**Work instruction:** What you return should be the complete listing, unchanged, with no pictures in it.

**Source information:**
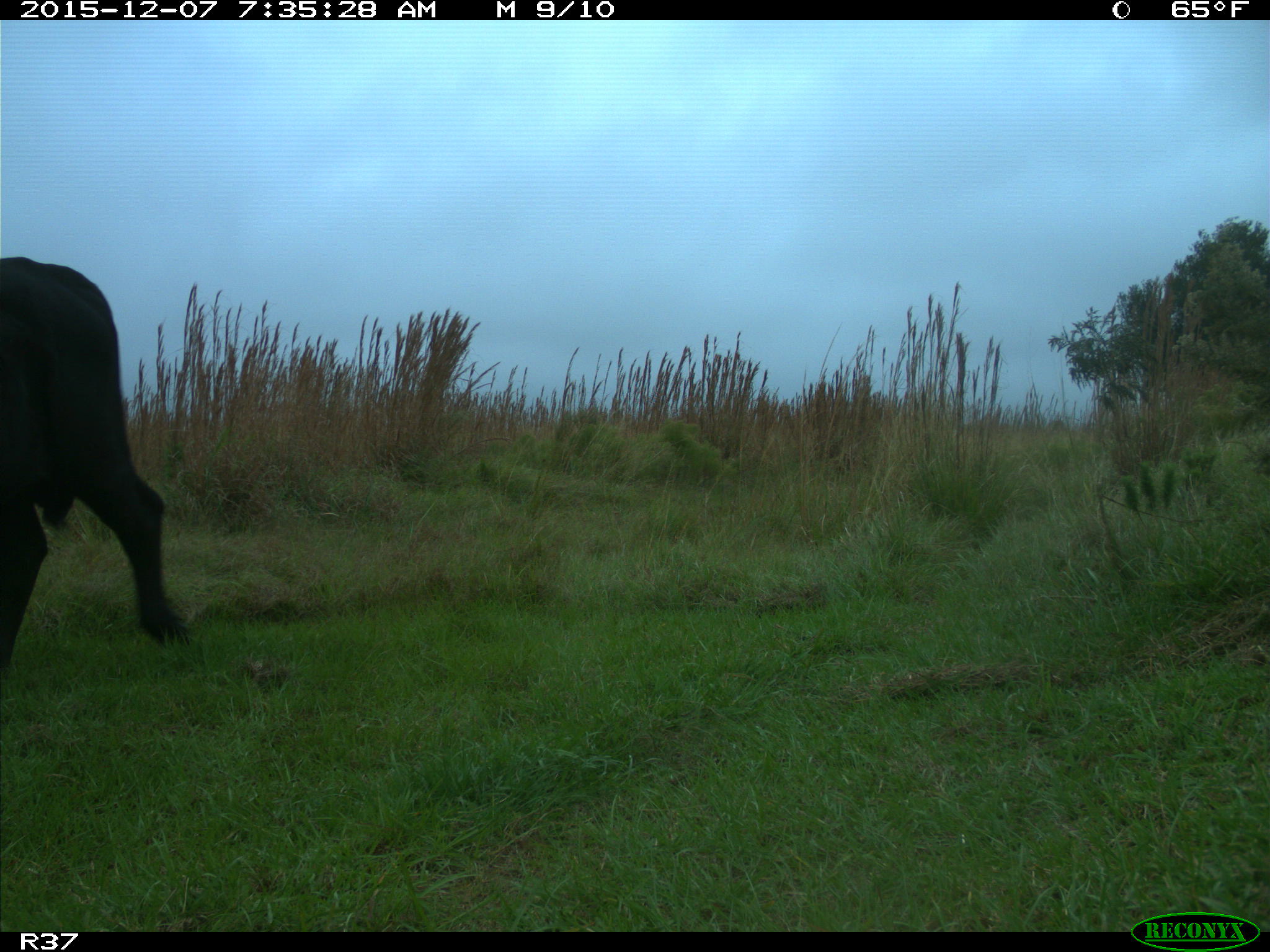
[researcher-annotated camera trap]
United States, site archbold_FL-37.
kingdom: Animalia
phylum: Chordata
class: Mammalia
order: Artiodactyla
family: Bovidae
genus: Bos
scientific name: Bos taurus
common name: domestic cow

**Answer for this exercise:**
[researcher-annotated camera trap]
United States, site archbold_FL-37.
kingdom: Animalia
phylum: Chordata
class: Mammalia
order: Artiodactyla
family: Bovidae
genus: Bos
scientific name: Bos taurus
common name: domestic cow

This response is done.